Tandis qu’il parlait, à voix bien haute pour que tous les présents entendissent (et la pièce s’était entre-temps remplie de gens qui se faufilaient de partout, regardant les choses éparses et détruites, se montrant du doigt le cadavre et commentant à mi-voix le grand crime), j’aperçus au milieu de la petite foule Malachie, qui observait la scène d’un air sombre. Le cellérier aussi l’aperçut, qui juste à ce moment-là était traîné dehors. Il s’arracha à l’étreinte des archers et se jeta sur son frère, le saisissant à la robe et lui parlant brièvement et désespérément face contre face, jusqu’à ce que les archers le tirassent de nouveau à eux. Mais, emmené avec brutalité, il se tourna encore vers Malachie en lui criant : 

« Jure, et moi je jure ! » 

Malachie ne répondit pas aussitôt, comme s’il cherchait les mots appropriés. Puis, alors que le cellérier de force passait déjà le seuil, il lui dit : 

« Je ne ferai rien contre toi. » 

Guillaume et moi nous nous regardâmes, nous demandant ce que signifiait cette scène. Bernard aussi l’avait observée, mais il n’en parut point troublé, il sourit même à Malachie comme pour approuver ses paroles, et sceller avec lui une sinistre complicité. Puis il annonça que sitôt après le repas un premier tribunal se réunirait dans le chapitre pour instruire publiquement cette enquête. Et il sortit en ordonnant de conduire le cellérier dans les forges, sans le laisser parler avec Salvatore. 

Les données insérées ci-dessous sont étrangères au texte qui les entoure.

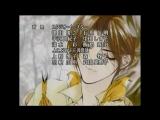 Потомки тьмы [ Эндинг ] | Yami no Matsuei [ Ending ]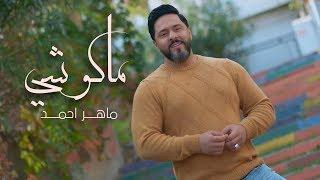 تحميل اغاني ماهر احمد - ماكو شي ( فيديو كليب ) | 2020 MP3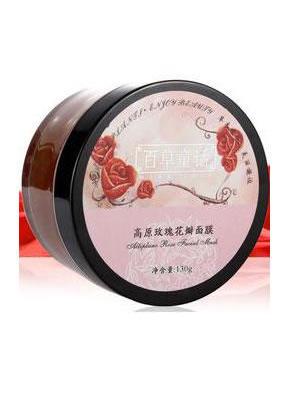 高原玫瑰花瓣精油面膜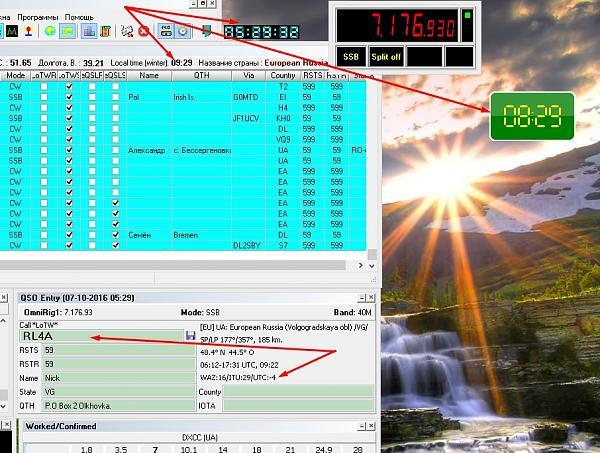 Нажмите на изображение для увеличения.  Название:Screenshot_1.jpg Просмотров:26 Размер:199.6 Кб ID:172545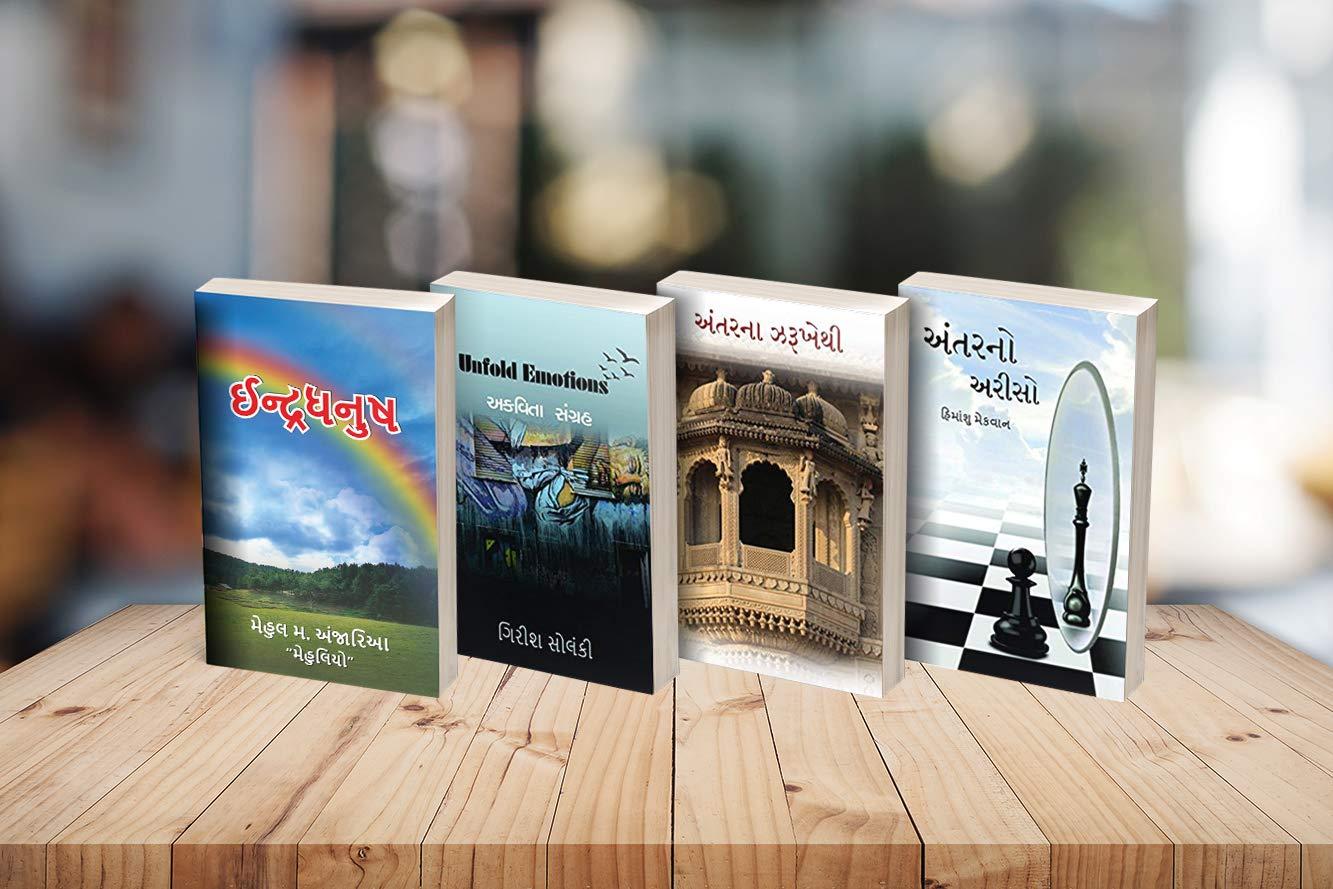 Combo of Best Poetry Books in Gujarati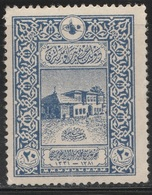 Turkey, Ottoman Empire 1916 - Sc 347, 20pa, Ultra - Old General Post Office Of Constantinople - MNH - Unused Stamps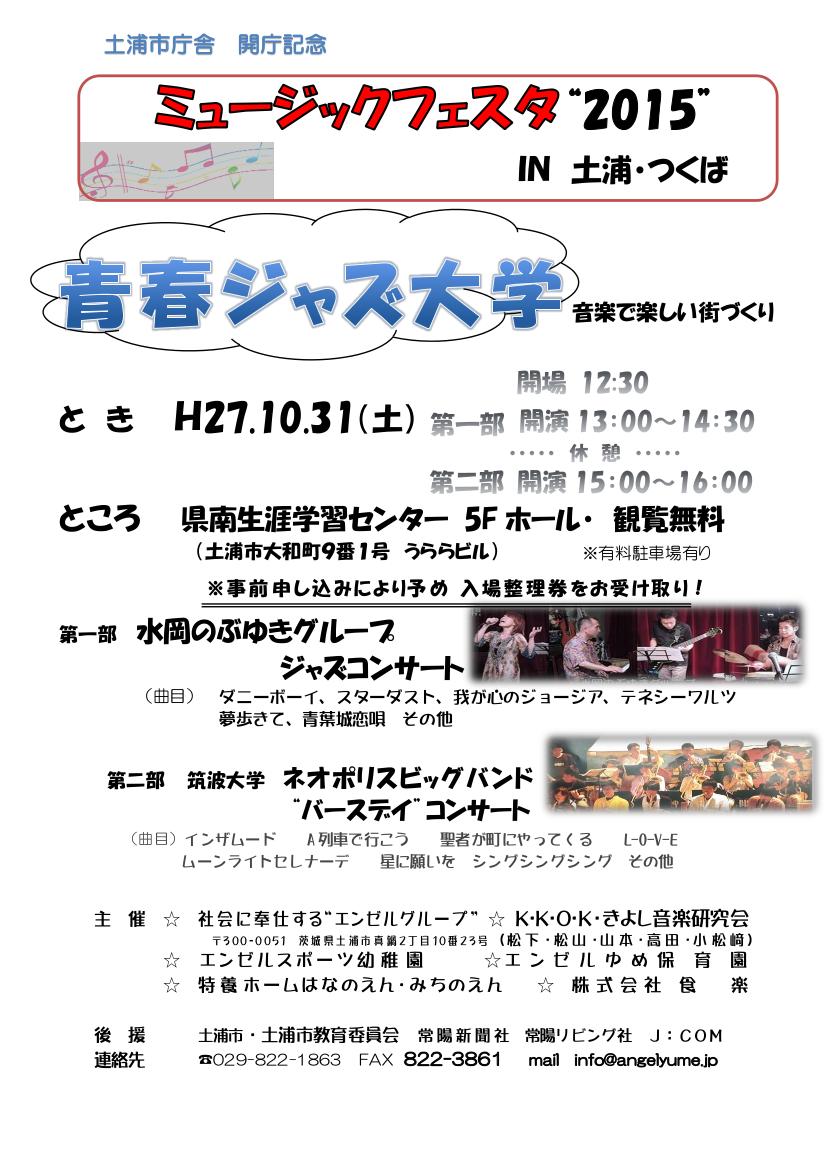 ミュージックフェスタ2015イン土浦・つくば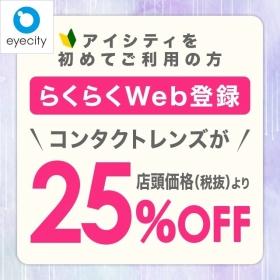 <眼睛城初次利用>事情前面的輕鬆是Web登錄[減25%!]★CONTACT NO EYECITY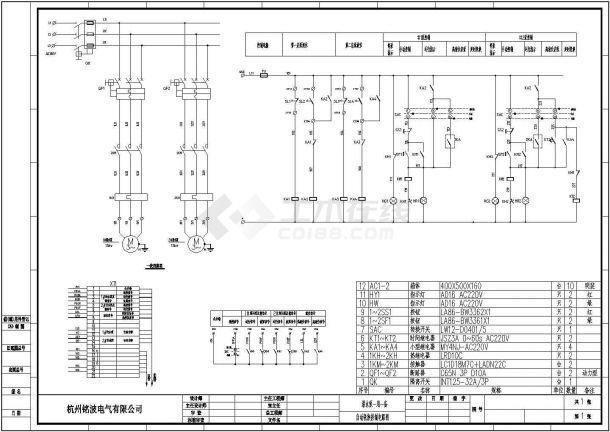 什么是一次电气原理图_电气原理图是什么意思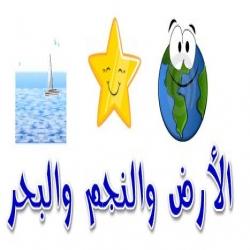 أنشودة الأرض والنجم والبحر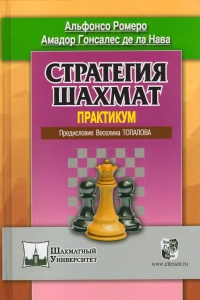 Ромеро, Нава - Стратегия шахмат. Практикум - 2012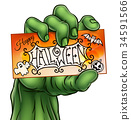 Happy Halloween Sign Monster Zombie Hand 34591566
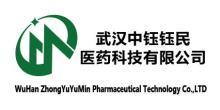 武汉中钰钰民医药科技有限公司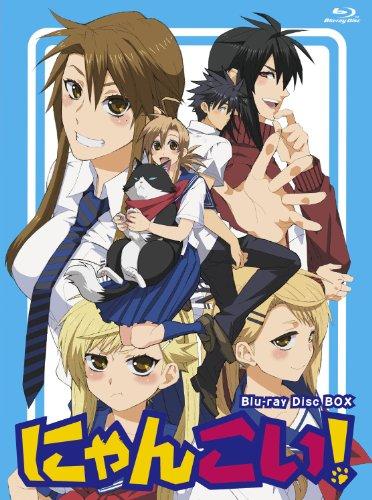 にゃんこい! Blu-ray-BOX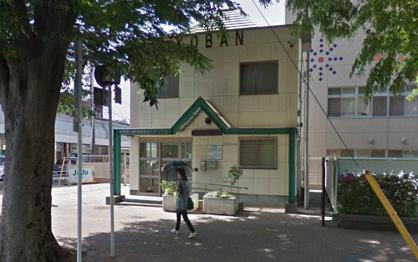 船橋東警察署習志野台交番の画像1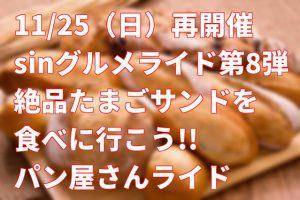 20181028パン屋さんライド
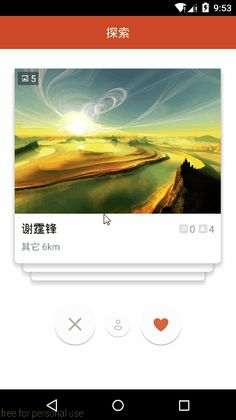 xmuSistone/android-card-slide-panel: slide card to the left or right smoothly.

A ce moment-là nous nous entendîmes appeler par Bence, qui se trouvait derrière nous : 

« Moi je suis entré sitôt après vous, dit-il dans un murmure, quand la pièce était encore à moitié vide, et Malachie n’y était pas. 

— Il sera entré après, dit Guillaume. 

— Non, assura Bence, je me trouvais près de la porte, j’ai vu qui entrait. Je vous le dis, Malachie était déjà dedans… avant. 

— Quand, avant ? 

— Avant que le cellérier n’y entrât. Je ne peux le jurer, mais je crois qu’il est sorti de derrière ce rideau, quand nous étions déjà nombreux ici », et il montra une large tenture qui protégeait le lit où d’habitude Séverin laissait se reposer qui venait de subir une médication. 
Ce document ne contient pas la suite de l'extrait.